DO THIS: Rewrite the records from the line with "How great a" up to and including the line with "99 centimetres", changing "camera" to "viewpoint" and leaving everything else as it stands. Give only those lines, and omit the pictures.

DATA EXTRACT:
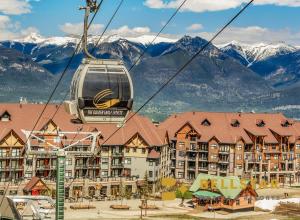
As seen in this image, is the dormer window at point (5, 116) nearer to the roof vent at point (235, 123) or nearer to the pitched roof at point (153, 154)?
the pitched roof at point (153, 154)

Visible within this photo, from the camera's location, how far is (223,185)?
105 m

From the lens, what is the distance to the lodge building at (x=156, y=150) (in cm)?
10794

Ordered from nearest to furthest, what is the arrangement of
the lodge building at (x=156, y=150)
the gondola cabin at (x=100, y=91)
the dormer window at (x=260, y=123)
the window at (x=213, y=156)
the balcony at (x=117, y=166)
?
the gondola cabin at (x=100, y=91) → the lodge building at (x=156, y=150) → the balcony at (x=117, y=166) → the window at (x=213, y=156) → the dormer window at (x=260, y=123)

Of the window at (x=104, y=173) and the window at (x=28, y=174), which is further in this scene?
the window at (x=104, y=173)

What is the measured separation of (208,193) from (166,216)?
502 inches

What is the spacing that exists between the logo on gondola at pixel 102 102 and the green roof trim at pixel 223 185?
75.1m

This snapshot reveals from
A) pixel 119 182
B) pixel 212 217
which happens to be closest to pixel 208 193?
pixel 212 217

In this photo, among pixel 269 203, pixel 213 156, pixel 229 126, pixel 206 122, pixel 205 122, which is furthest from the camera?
pixel 229 126

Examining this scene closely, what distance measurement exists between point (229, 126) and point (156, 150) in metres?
20.6

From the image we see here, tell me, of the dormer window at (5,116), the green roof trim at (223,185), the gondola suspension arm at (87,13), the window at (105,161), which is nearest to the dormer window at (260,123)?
the green roof trim at (223,185)

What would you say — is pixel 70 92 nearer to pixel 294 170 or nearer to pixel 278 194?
pixel 278 194

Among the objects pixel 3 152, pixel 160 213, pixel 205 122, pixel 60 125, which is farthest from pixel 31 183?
pixel 205 122

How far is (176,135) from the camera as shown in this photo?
134625 mm

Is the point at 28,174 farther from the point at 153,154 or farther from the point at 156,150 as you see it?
the point at 156,150
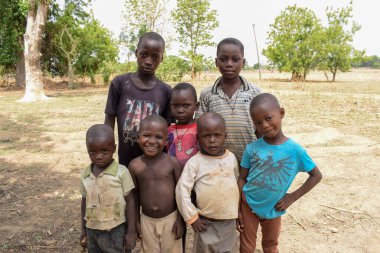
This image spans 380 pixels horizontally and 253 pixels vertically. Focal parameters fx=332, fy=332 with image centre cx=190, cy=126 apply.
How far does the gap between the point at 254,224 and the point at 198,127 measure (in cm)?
73

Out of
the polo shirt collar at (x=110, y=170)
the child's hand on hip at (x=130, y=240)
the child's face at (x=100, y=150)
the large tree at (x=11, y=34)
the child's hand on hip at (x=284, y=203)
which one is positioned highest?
the large tree at (x=11, y=34)

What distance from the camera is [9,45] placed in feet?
53.5

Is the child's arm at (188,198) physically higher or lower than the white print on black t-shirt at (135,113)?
lower

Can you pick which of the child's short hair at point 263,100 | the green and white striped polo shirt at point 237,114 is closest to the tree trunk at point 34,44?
the green and white striped polo shirt at point 237,114

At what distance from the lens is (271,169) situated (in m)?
2.00

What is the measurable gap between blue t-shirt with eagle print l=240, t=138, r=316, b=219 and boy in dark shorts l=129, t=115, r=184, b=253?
460mm

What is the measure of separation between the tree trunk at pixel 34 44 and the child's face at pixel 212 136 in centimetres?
1145

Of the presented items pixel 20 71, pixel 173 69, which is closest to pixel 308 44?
pixel 173 69

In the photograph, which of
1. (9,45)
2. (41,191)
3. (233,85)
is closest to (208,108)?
(233,85)

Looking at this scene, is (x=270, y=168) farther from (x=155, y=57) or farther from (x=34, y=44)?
(x=34, y=44)

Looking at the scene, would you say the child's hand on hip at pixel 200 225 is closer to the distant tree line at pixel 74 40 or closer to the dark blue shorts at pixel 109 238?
the dark blue shorts at pixel 109 238

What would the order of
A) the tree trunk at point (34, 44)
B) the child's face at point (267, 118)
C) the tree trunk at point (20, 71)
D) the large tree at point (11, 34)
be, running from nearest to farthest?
1. the child's face at point (267, 118)
2. the tree trunk at point (34, 44)
3. the large tree at point (11, 34)
4. the tree trunk at point (20, 71)

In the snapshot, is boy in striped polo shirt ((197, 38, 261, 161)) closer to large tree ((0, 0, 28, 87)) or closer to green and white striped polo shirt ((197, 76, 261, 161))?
green and white striped polo shirt ((197, 76, 261, 161))

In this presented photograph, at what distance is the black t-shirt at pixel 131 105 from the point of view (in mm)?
2283
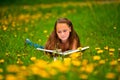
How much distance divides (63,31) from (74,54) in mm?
1124

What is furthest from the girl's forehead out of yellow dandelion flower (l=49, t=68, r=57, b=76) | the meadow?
yellow dandelion flower (l=49, t=68, r=57, b=76)

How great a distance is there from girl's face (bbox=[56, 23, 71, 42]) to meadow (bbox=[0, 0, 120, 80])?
366 mm

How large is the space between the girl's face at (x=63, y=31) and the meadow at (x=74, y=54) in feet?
1.20

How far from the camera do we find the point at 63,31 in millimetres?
5004

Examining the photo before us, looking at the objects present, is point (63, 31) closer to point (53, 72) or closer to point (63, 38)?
point (63, 38)

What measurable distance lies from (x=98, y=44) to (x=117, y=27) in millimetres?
1680

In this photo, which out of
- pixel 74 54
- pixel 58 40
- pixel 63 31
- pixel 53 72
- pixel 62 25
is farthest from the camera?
pixel 58 40

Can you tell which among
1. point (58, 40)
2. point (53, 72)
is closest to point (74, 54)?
point (53, 72)

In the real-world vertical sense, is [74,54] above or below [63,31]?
below

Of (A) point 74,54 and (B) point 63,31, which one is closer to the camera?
(A) point 74,54

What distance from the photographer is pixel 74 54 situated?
12.9 feet

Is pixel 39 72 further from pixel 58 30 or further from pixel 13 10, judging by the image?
pixel 13 10

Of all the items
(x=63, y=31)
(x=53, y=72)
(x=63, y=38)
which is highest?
(x=63, y=31)

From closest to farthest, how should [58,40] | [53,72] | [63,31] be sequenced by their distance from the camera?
[53,72], [63,31], [58,40]
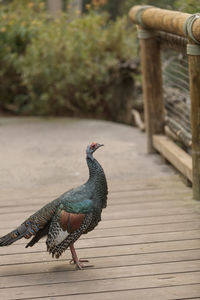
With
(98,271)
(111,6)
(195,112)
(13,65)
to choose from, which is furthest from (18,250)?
(111,6)

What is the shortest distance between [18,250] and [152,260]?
99 centimetres

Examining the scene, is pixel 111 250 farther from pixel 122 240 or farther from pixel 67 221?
pixel 67 221

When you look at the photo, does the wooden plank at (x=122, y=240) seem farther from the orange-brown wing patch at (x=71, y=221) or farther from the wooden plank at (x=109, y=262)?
the orange-brown wing patch at (x=71, y=221)

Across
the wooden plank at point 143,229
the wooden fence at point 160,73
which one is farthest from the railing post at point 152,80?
the wooden plank at point 143,229

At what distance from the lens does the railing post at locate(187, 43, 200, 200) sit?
16.3 feet

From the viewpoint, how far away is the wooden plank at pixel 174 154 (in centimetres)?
573

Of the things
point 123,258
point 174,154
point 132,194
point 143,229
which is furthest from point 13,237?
point 174,154

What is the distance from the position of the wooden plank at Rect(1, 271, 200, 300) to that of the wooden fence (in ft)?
5.65

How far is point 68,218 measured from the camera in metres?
3.67

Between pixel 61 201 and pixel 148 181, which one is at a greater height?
pixel 61 201

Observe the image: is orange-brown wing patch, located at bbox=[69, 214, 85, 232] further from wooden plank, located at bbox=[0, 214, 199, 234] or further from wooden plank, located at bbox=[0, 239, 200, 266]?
wooden plank, located at bbox=[0, 214, 199, 234]

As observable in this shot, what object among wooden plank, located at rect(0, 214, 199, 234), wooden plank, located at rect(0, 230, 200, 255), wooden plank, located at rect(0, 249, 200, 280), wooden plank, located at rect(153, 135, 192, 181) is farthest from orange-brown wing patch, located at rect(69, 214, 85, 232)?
wooden plank, located at rect(153, 135, 192, 181)

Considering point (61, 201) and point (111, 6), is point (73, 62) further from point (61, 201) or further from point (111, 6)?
point (111, 6)

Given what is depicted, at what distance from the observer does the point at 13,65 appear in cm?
1076
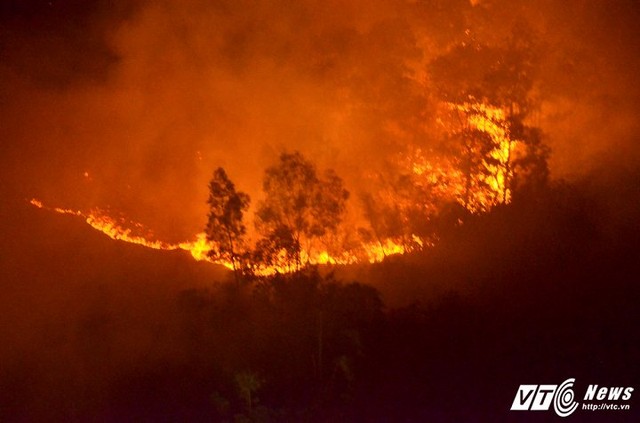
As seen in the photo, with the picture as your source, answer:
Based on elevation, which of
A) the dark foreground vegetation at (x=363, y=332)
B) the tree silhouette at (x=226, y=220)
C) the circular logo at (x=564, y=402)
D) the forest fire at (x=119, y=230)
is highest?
the forest fire at (x=119, y=230)

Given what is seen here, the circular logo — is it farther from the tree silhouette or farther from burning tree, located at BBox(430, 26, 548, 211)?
burning tree, located at BBox(430, 26, 548, 211)

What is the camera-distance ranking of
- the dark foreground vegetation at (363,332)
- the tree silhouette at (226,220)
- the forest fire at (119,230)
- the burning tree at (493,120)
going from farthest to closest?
the forest fire at (119,230) < the burning tree at (493,120) < the tree silhouette at (226,220) < the dark foreground vegetation at (363,332)

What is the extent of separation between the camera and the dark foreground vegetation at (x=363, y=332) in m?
23.8

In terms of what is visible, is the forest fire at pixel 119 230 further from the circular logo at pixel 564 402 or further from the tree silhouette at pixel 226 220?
the circular logo at pixel 564 402

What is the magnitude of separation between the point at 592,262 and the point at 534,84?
9.43 m

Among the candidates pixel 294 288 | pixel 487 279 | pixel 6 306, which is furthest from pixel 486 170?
pixel 6 306

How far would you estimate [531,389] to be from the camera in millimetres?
22516

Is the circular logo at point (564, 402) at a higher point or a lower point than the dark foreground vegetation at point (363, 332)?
lower

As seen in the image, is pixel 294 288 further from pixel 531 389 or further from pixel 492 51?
pixel 492 51
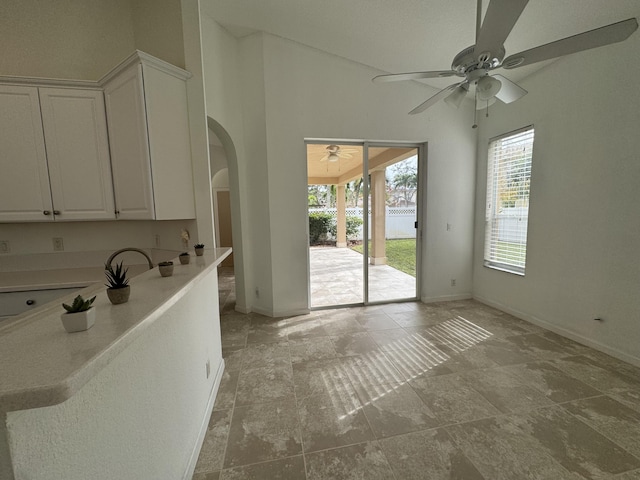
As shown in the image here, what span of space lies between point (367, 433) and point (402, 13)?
3406mm

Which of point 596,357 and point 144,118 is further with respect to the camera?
point 596,357

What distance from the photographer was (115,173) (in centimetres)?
207

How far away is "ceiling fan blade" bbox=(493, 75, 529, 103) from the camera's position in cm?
185

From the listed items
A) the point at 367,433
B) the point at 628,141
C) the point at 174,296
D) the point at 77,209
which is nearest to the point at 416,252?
the point at 628,141

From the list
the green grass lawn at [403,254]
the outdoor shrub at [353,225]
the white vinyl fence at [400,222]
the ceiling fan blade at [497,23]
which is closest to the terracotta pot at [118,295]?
the ceiling fan blade at [497,23]

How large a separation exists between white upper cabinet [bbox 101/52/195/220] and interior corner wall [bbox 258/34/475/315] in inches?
49.7

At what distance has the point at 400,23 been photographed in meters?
2.47

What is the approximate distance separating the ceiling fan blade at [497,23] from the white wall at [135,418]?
2046mm

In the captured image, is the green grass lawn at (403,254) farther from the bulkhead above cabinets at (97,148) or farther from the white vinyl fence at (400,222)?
the bulkhead above cabinets at (97,148)

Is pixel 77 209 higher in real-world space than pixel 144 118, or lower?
lower

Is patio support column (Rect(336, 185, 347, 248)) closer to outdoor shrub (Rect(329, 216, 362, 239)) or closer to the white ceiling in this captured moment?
outdoor shrub (Rect(329, 216, 362, 239))

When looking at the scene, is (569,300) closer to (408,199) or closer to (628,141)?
(628,141)

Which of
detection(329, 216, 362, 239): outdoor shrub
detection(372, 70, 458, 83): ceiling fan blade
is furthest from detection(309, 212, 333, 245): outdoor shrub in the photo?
detection(372, 70, 458, 83): ceiling fan blade

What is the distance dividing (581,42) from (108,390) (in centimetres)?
260
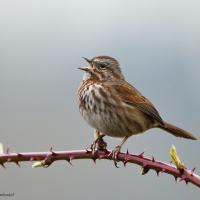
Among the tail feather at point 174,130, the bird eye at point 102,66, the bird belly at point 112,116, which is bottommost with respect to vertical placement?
the tail feather at point 174,130

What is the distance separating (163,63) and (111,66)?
8884 centimetres

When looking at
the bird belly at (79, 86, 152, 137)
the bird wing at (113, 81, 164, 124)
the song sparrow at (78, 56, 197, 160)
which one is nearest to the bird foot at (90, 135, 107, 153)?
the song sparrow at (78, 56, 197, 160)

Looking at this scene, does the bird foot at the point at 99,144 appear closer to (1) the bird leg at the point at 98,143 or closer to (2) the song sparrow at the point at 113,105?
(1) the bird leg at the point at 98,143

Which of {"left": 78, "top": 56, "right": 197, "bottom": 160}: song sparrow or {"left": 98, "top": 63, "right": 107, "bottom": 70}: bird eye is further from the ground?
{"left": 98, "top": 63, "right": 107, "bottom": 70}: bird eye

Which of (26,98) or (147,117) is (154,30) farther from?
(147,117)

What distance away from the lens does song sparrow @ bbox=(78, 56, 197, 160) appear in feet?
22.9

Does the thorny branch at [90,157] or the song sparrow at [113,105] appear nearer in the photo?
the thorny branch at [90,157]

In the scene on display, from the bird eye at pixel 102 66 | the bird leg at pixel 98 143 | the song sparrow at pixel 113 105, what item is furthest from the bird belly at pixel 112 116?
the bird leg at pixel 98 143

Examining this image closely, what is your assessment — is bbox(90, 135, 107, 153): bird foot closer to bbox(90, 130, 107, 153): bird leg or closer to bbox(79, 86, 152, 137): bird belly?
bbox(90, 130, 107, 153): bird leg

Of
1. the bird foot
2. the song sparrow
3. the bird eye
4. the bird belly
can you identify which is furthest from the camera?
the bird eye

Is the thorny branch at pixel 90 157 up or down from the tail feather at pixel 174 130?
up

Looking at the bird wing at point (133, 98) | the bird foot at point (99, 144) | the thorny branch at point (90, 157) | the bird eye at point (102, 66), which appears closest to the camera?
the thorny branch at point (90, 157)

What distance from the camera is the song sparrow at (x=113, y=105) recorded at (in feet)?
22.9

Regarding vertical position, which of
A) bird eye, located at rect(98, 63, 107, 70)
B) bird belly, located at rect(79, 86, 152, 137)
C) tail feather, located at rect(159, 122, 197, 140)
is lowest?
tail feather, located at rect(159, 122, 197, 140)
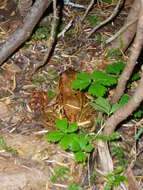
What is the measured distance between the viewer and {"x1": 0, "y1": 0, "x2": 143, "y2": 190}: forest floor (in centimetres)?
240

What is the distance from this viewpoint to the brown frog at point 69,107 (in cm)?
265

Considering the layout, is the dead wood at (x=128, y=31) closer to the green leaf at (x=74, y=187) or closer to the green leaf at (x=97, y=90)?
the green leaf at (x=97, y=90)

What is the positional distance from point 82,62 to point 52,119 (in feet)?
2.06

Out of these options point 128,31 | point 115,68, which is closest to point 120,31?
point 128,31

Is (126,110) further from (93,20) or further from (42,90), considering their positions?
(93,20)

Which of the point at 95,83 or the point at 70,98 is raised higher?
the point at 95,83

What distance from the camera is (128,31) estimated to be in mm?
3045

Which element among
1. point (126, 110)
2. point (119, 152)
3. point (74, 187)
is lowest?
point (74, 187)

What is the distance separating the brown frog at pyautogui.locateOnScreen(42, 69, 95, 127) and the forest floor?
0.08 meters

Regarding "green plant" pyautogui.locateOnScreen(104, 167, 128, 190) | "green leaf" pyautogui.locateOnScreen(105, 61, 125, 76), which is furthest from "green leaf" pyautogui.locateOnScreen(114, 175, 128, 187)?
"green leaf" pyautogui.locateOnScreen(105, 61, 125, 76)

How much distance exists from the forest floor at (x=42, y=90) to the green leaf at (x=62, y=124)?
0.17 m

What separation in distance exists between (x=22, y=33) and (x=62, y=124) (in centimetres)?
85

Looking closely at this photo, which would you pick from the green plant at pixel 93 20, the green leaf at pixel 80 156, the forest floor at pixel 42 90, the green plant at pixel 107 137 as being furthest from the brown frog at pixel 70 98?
the green plant at pixel 93 20

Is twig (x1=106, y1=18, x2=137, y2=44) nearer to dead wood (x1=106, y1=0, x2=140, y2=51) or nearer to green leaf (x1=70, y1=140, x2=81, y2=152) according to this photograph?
dead wood (x1=106, y1=0, x2=140, y2=51)
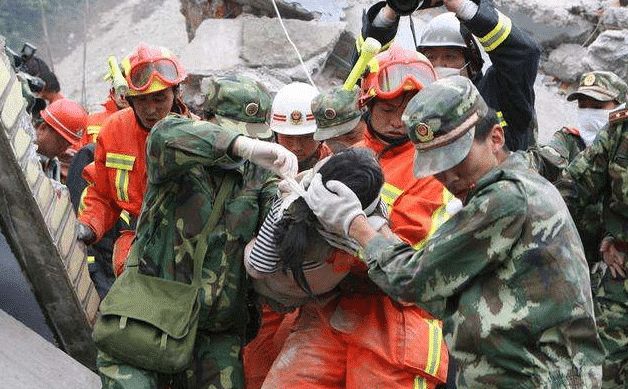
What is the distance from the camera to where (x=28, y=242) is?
4871 millimetres

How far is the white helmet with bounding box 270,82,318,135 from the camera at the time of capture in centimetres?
466

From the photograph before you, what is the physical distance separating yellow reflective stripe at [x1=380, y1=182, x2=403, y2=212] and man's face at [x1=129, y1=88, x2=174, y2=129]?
1517 mm

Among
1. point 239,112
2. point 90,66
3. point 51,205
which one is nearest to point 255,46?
point 51,205

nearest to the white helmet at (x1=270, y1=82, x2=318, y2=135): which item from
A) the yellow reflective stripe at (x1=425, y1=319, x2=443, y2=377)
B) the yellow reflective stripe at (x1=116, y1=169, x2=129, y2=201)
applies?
the yellow reflective stripe at (x1=116, y1=169, x2=129, y2=201)

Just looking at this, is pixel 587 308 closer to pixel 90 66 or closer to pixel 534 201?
pixel 534 201

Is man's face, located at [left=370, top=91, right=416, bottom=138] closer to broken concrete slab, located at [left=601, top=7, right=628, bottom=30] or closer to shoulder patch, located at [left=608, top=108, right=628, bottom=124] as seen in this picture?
shoulder patch, located at [left=608, top=108, right=628, bottom=124]

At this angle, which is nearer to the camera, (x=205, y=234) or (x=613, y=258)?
(x=205, y=234)

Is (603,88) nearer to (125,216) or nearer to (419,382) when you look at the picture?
(419,382)

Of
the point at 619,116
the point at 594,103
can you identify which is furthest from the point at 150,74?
the point at 594,103

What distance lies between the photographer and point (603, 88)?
582 cm

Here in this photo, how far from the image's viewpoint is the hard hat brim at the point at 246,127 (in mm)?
4070

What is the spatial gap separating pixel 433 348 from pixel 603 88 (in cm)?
266

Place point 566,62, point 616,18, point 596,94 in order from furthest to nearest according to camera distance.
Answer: point 566,62
point 616,18
point 596,94

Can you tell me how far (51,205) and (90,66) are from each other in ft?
30.4
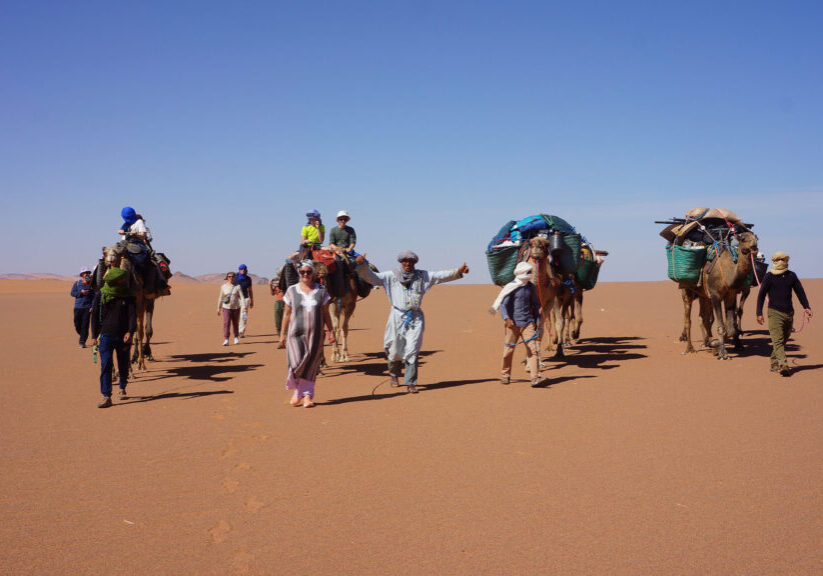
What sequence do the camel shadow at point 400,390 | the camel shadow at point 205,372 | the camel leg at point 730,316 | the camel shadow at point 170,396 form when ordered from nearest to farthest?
the camel shadow at point 400,390 → the camel shadow at point 170,396 → the camel shadow at point 205,372 → the camel leg at point 730,316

RESULT:
How great a distance is there from girl's face (bbox=[56, 23, 71, 42]) to meadow (bbox=[0, 0, 120, 80])?
366 mm

How large is the space between the girl's face at (x=63, y=31) and the meadow at (x=74, y=54) in feet?
1.20

How far from the viewpoint do we find the point at 63,31 in millimetres?
5004

Examining the photo before us, looking at the objects present, is point (63, 31) closer to point (53, 72) or closer to point (63, 38)?
point (63, 38)

What measurable distance lies from (x=98, y=44) to (x=117, y=27) in millimetres?
1680

In this photo, which out of
- pixel 74 54
- pixel 58 40
- pixel 63 31
- pixel 53 72
- pixel 62 25
is farthest from the viewpoint?
pixel 58 40

Can you tell which among
1. point (58, 40)
2. point (53, 72)
is closest to point (74, 54)?
point (53, 72)

In the real-world vertical sense, is [74,54] above or below [63,31]?
below

Of (A) point 74,54 and (B) point 63,31, which one is closer to the viewpoint?
(A) point 74,54

What distance from the photographer is pixel 74 54 situated?
12.9 feet

Is pixel 39 72 further from pixel 58 30 or further from pixel 13 10, judging by the image?
pixel 13 10

Of all the items
(x=63, y=31)
(x=53, y=72)
(x=63, y=38)
which is highest?
(x=63, y=31)

From closest to farthest, how should [58,40] | [53,72] | [63,31] be sequenced by their distance from the viewpoint?
[53,72], [63,31], [58,40]
With
(98,271)
(111,6)
(195,112)
(13,65)
to choose from, which is furthest from (18,250)?
(111,6)

What is the shortest distance between [18,250] and [152,260]?
99 centimetres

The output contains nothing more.